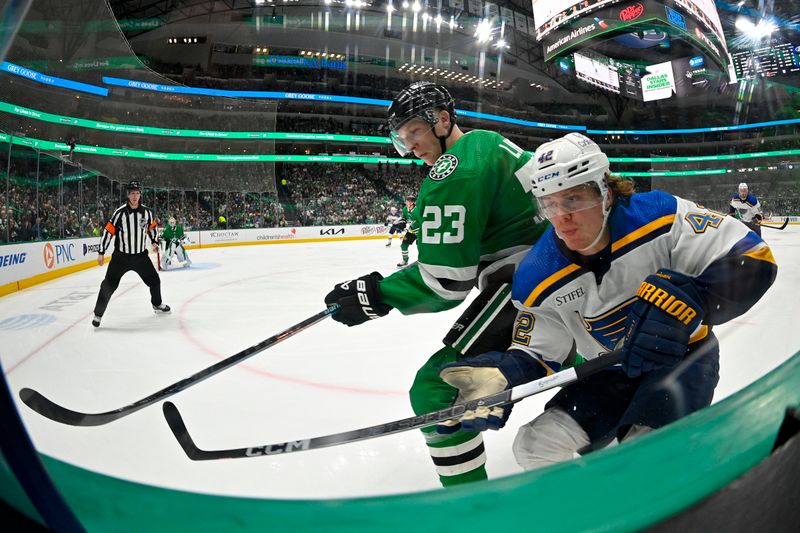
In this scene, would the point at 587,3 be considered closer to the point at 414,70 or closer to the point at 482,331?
the point at 482,331

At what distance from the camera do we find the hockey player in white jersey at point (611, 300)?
36.9 inches

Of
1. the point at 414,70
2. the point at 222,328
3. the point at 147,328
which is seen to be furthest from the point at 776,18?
the point at 414,70

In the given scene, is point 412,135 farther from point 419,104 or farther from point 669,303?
point 669,303

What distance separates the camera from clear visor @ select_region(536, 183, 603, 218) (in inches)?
42.7

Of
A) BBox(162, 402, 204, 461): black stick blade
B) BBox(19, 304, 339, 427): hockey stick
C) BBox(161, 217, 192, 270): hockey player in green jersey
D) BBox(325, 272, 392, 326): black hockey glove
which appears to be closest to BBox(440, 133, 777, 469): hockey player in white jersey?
BBox(325, 272, 392, 326): black hockey glove

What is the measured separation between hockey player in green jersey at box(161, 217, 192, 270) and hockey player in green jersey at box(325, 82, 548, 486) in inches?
280

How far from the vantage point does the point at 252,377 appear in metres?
2.62

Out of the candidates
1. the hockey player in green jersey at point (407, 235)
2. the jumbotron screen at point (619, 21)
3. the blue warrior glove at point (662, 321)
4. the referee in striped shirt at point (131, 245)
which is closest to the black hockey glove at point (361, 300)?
the blue warrior glove at point (662, 321)

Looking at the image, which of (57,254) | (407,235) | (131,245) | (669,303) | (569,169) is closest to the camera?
(669,303)

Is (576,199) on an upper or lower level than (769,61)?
lower

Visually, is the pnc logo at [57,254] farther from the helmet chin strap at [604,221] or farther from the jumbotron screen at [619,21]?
the helmet chin strap at [604,221]

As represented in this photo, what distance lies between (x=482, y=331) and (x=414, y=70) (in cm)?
1558

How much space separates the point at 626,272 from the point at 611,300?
86 millimetres

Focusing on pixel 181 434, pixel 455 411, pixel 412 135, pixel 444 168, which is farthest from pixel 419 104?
pixel 181 434
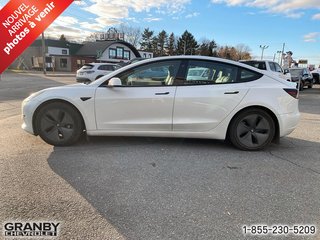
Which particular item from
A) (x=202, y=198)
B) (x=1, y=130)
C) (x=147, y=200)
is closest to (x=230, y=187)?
(x=202, y=198)

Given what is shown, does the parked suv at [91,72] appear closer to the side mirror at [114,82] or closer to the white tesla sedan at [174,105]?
the white tesla sedan at [174,105]

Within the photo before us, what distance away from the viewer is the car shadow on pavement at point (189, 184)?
8.46 ft

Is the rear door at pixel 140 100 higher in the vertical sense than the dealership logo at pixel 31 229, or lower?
higher

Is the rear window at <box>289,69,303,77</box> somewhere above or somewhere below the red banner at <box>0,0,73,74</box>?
below

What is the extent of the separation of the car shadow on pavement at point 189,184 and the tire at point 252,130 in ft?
0.55

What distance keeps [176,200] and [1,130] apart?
439 cm

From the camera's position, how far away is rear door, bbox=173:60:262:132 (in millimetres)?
4359

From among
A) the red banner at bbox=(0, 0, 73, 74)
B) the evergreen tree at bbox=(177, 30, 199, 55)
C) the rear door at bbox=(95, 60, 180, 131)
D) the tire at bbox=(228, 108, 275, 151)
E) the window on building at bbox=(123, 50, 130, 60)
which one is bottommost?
the tire at bbox=(228, 108, 275, 151)

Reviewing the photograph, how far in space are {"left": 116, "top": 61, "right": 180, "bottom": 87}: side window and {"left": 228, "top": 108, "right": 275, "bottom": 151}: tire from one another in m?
1.31

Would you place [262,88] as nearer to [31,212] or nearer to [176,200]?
[176,200]

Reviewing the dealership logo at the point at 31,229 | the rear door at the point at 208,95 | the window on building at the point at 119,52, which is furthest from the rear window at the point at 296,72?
the window on building at the point at 119,52

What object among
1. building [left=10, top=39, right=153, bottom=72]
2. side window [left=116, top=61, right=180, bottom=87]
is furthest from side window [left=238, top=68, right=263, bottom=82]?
building [left=10, top=39, right=153, bottom=72]

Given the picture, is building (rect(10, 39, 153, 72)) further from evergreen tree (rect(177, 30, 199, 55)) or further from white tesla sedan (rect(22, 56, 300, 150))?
white tesla sedan (rect(22, 56, 300, 150))

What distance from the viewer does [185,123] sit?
4.44 m
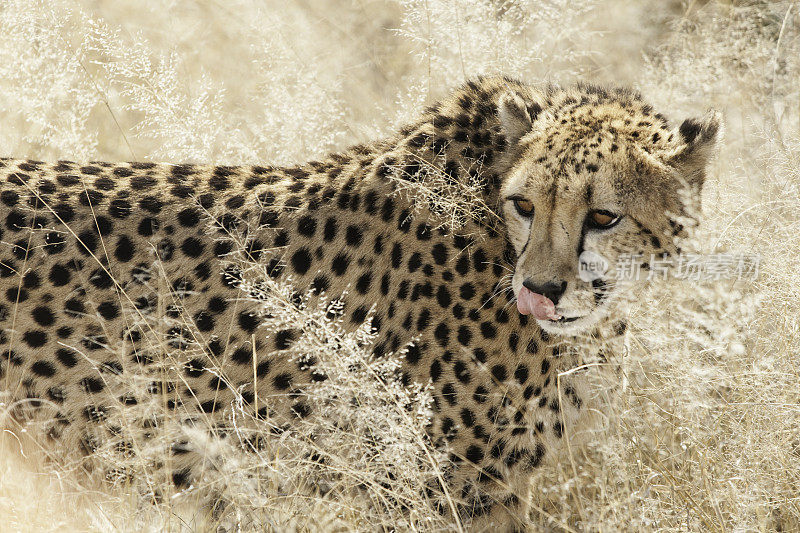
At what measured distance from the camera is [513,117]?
121 inches

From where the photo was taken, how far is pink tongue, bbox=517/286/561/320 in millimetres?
2775

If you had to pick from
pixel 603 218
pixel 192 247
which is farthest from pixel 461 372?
pixel 192 247

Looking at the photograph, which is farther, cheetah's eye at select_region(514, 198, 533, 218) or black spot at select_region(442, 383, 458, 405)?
black spot at select_region(442, 383, 458, 405)

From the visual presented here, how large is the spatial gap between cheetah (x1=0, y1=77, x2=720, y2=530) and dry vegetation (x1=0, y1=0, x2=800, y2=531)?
6.9 inches

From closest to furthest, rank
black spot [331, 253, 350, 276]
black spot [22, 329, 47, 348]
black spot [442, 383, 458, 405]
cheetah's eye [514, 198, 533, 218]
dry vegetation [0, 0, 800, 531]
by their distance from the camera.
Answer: dry vegetation [0, 0, 800, 531] → cheetah's eye [514, 198, 533, 218] → black spot [442, 383, 458, 405] → black spot [22, 329, 47, 348] → black spot [331, 253, 350, 276]

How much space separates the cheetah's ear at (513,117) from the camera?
3.05 m

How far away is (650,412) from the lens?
3.02 meters

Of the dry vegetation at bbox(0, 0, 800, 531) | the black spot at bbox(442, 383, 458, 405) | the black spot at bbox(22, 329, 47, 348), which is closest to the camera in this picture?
the dry vegetation at bbox(0, 0, 800, 531)

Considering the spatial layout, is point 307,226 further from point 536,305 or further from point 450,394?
point 536,305

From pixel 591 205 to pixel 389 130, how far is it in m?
2.10

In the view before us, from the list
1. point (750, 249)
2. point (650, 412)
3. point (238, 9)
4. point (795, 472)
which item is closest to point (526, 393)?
point (650, 412)

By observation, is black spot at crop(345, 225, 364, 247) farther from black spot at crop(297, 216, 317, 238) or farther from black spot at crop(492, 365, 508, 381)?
black spot at crop(492, 365, 508, 381)

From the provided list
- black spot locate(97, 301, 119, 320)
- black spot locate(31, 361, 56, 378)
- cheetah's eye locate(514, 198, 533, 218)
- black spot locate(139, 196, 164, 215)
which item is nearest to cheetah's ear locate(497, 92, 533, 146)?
cheetah's eye locate(514, 198, 533, 218)

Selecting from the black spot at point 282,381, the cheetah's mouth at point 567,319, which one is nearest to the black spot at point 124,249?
the black spot at point 282,381
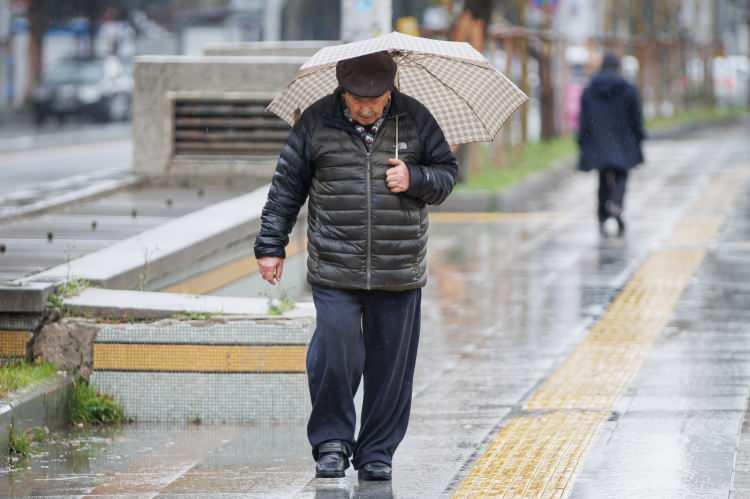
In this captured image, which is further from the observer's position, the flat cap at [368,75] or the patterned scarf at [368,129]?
the patterned scarf at [368,129]

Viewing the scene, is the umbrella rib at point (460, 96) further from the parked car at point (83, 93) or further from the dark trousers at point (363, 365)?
the parked car at point (83, 93)

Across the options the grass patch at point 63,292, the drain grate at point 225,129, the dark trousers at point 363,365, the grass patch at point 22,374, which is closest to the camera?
the dark trousers at point 363,365

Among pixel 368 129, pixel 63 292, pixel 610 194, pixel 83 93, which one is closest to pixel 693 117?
pixel 83 93

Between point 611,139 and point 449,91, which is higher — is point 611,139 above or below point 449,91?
below

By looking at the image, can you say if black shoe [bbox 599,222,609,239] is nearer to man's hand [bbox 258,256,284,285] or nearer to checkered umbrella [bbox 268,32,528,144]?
checkered umbrella [bbox 268,32,528,144]

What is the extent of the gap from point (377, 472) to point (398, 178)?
113 cm

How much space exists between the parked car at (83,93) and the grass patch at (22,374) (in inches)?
1453

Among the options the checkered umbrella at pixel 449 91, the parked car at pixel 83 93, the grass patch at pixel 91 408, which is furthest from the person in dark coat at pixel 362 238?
the parked car at pixel 83 93

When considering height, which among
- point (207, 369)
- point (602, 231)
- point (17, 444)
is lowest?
point (602, 231)

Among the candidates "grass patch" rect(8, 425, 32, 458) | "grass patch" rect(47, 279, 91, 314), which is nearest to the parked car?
"grass patch" rect(47, 279, 91, 314)

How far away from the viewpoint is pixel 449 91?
712 centimetres

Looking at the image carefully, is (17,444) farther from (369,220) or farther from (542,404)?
(542,404)

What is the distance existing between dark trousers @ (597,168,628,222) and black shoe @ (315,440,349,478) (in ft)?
31.4

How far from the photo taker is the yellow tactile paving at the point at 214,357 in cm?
788
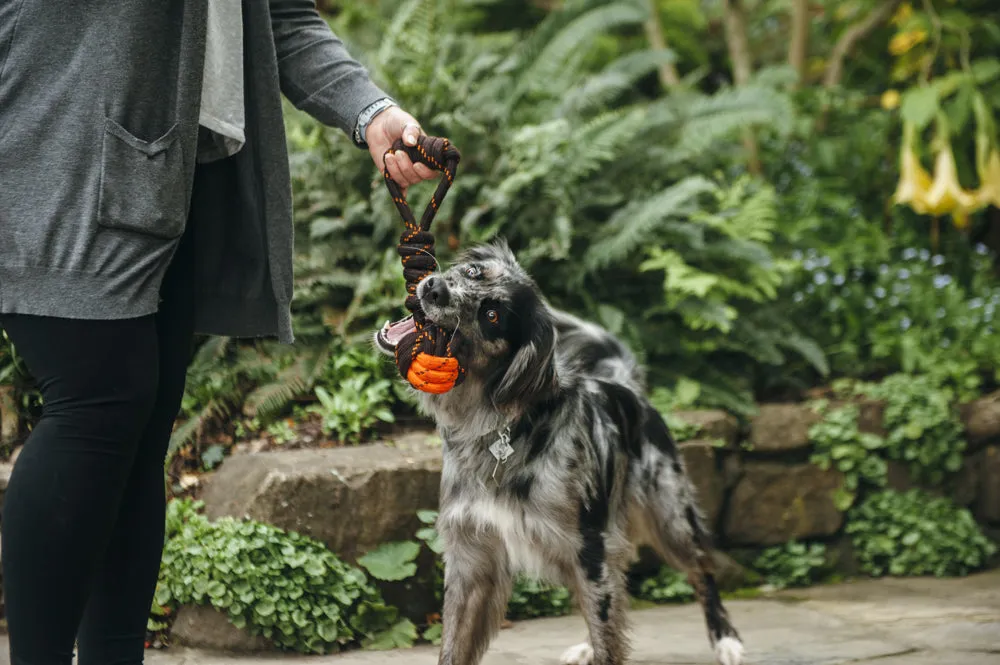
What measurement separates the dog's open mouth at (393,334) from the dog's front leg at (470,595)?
0.64m

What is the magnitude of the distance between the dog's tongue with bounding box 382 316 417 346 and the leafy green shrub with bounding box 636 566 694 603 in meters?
2.26

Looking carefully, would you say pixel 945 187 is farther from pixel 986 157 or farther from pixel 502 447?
pixel 502 447

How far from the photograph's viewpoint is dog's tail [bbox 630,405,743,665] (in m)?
3.68

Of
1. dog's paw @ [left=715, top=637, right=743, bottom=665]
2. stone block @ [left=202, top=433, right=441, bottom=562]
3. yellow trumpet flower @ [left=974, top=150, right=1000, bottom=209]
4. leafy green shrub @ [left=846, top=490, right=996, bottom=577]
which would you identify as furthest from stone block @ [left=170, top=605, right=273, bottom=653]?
yellow trumpet flower @ [left=974, top=150, right=1000, bottom=209]

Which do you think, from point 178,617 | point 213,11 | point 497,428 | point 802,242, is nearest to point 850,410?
point 802,242

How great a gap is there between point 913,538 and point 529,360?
2.91 m

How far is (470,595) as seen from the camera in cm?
307

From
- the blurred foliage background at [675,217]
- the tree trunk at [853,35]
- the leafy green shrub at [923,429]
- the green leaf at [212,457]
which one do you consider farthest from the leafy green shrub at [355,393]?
the tree trunk at [853,35]

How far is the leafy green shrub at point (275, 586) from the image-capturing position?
357cm

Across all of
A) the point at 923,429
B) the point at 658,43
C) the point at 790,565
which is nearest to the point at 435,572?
the point at 790,565

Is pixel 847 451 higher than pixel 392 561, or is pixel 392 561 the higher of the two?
pixel 847 451

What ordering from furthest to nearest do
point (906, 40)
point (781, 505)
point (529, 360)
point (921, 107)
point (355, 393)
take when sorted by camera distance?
point (906, 40), point (921, 107), point (781, 505), point (355, 393), point (529, 360)

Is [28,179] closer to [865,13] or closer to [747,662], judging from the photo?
[747,662]

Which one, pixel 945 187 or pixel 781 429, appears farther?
pixel 945 187
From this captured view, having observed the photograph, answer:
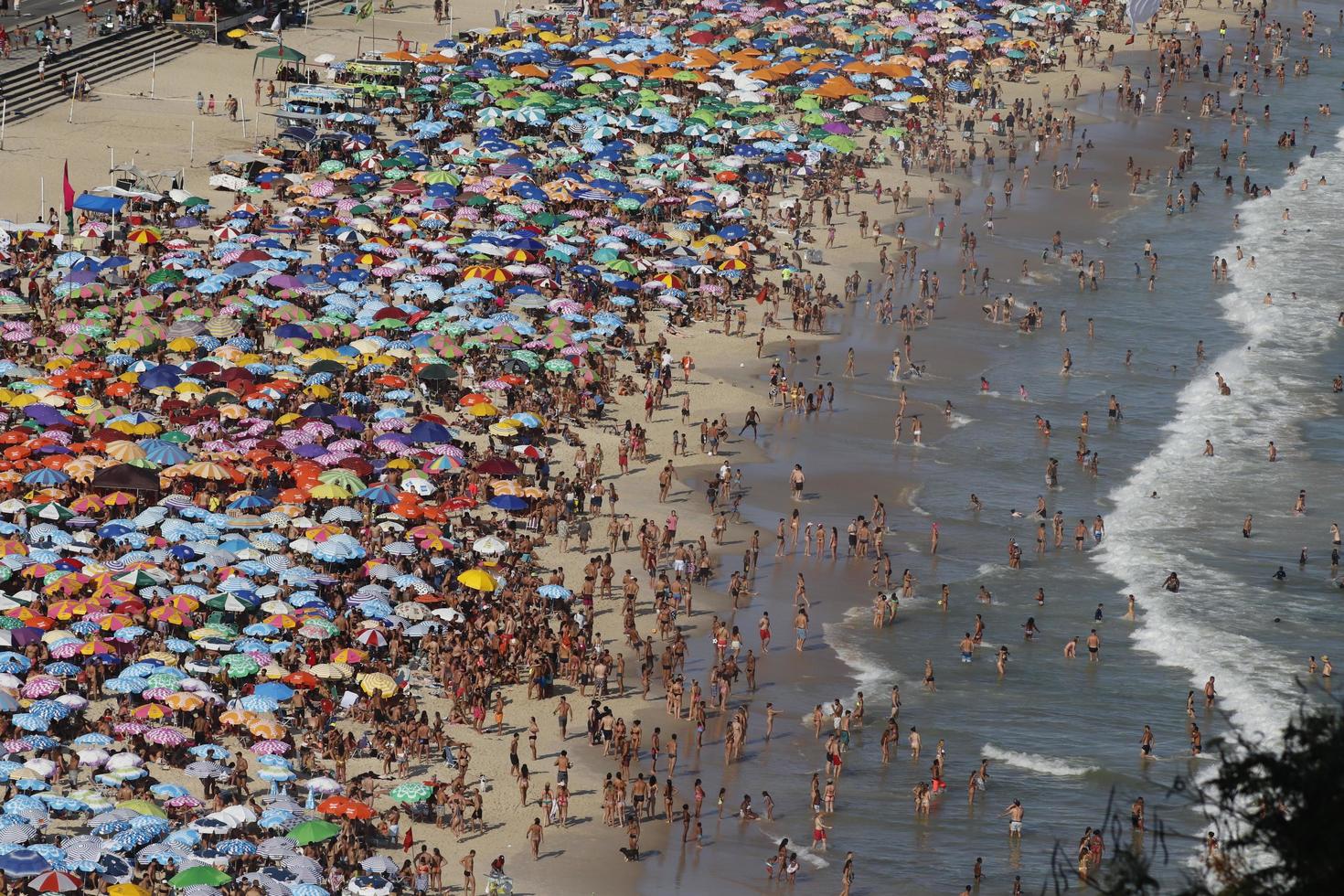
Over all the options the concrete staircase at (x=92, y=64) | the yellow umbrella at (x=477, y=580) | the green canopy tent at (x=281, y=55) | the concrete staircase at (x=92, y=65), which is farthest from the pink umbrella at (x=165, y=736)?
the green canopy tent at (x=281, y=55)

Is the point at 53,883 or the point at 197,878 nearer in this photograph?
the point at 53,883

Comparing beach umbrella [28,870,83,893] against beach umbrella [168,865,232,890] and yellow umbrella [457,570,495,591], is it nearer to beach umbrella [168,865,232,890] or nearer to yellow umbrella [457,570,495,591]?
beach umbrella [168,865,232,890]

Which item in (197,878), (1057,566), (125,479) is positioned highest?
(125,479)

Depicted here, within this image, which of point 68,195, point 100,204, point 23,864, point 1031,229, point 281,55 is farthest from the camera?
point 281,55

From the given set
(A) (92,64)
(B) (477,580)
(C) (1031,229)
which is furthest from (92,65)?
(B) (477,580)

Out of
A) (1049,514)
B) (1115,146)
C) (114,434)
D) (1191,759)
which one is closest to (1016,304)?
(1049,514)

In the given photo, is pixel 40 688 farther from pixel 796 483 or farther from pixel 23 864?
pixel 796 483

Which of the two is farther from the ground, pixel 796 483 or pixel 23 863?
pixel 23 863
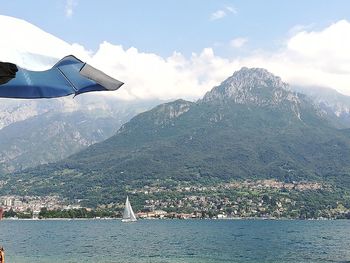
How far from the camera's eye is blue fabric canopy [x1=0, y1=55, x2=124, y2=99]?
7250 millimetres

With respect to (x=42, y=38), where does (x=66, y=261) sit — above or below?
below

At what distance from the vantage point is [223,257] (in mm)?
59375

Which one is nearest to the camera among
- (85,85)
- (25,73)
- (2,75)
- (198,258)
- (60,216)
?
(2,75)

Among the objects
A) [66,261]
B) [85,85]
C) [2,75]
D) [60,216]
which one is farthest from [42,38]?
[60,216]

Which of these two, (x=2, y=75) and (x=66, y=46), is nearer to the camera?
(x=2, y=75)

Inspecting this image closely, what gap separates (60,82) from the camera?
24.7 ft

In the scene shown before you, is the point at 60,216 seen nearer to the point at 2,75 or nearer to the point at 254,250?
the point at 254,250

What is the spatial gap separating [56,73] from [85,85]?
18.4 inches

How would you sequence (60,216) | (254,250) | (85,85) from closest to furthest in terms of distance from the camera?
(85,85), (254,250), (60,216)

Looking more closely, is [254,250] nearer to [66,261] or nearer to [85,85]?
[66,261]

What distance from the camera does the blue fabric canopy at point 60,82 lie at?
7.25 m

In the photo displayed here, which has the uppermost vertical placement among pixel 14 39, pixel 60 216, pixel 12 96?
→ pixel 14 39

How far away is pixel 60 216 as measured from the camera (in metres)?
198

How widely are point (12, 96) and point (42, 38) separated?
3.46 ft
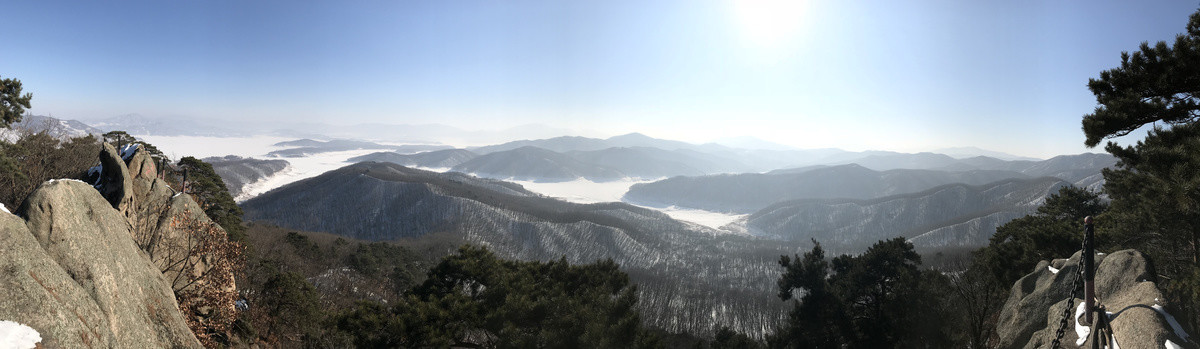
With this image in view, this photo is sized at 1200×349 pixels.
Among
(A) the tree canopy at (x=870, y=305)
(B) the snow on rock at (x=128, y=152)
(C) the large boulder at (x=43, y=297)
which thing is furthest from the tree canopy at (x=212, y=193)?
(A) the tree canopy at (x=870, y=305)

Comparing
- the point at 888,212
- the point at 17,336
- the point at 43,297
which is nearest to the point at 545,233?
the point at 43,297

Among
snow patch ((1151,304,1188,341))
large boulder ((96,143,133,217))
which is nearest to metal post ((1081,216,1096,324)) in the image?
snow patch ((1151,304,1188,341))

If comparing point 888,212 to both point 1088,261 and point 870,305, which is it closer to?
point 870,305

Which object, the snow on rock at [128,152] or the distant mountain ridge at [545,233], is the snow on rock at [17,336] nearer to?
the snow on rock at [128,152]

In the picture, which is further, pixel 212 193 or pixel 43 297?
pixel 212 193

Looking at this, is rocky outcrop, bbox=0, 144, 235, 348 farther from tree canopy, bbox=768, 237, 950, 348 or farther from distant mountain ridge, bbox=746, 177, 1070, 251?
distant mountain ridge, bbox=746, 177, 1070, 251
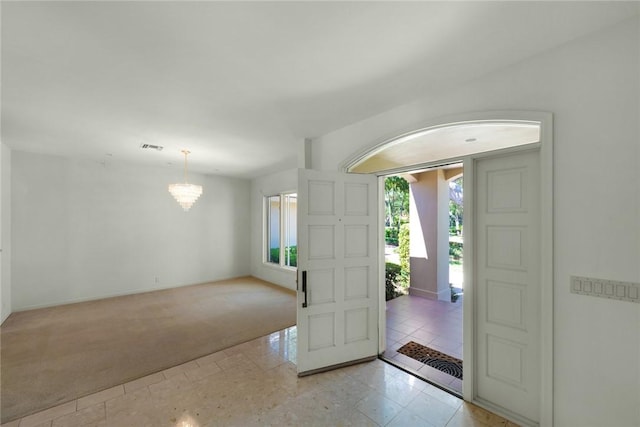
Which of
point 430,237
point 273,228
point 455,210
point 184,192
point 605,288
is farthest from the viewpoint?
point 455,210

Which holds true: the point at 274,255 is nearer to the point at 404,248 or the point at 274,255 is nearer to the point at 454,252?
the point at 404,248

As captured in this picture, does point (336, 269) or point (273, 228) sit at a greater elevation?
point (273, 228)

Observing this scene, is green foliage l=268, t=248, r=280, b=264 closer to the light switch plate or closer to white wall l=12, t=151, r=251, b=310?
white wall l=12, t=151, r=251, b=310

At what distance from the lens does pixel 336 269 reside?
2863 millimetres

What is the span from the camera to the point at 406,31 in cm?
160

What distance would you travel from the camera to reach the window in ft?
21.7

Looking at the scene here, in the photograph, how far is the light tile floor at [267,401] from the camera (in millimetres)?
2064

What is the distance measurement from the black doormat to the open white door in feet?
1.62

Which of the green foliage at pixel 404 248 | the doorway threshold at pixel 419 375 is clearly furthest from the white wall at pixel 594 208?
the green foliage at pixel 404 248

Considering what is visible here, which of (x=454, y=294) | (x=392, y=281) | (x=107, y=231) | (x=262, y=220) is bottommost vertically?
(x=454, y=294)

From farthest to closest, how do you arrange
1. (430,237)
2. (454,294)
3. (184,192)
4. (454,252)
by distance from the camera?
1. (454,252)
2. (454,294)
3. (430,237)
4. (184,192)

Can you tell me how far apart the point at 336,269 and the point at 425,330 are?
202 centimetres

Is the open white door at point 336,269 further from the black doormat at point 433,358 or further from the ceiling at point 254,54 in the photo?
the ceiling at point 254,54

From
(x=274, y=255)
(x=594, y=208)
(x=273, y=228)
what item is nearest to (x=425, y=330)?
(x=594, y=208)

* [Your task]:
Could you retype the data starting at the line that contains "From the visual" and ending at the line that contains "3.02 meters", with both of those lines included and every character unchanged?

* [Exercise answer]:
From the visual presented here, how large is the spatial gap between cheetah (x1=0, y1=77, x2=720, y2=530) and dry vegetation (x1=0, y1=0, x2=800, y2=531)?
6.9 inches

From closest to furthest, rank
black spot [331, 253, 350, 276]
black spot [22, 329, 47, 348]
black spot [442, 383, 458, 405]
cheetah's eye [514, 198, 533, 218]
dry vegetation [0, 0, 800, 531]
by their distance from the camera.
Answer: dry vegetation [0, 0, 800, 531] → cheetah's eye [514, 198, 533, 218] → black spot [442, 383, 458, 405] → black spot [22, 329, 47, 348] → black spot [331, 253, 350, 276]

How much space separates the cheetah's ear at (513,117) from the camera?
3.05 m

How far away is (650,412) from the lens?
3.02 meters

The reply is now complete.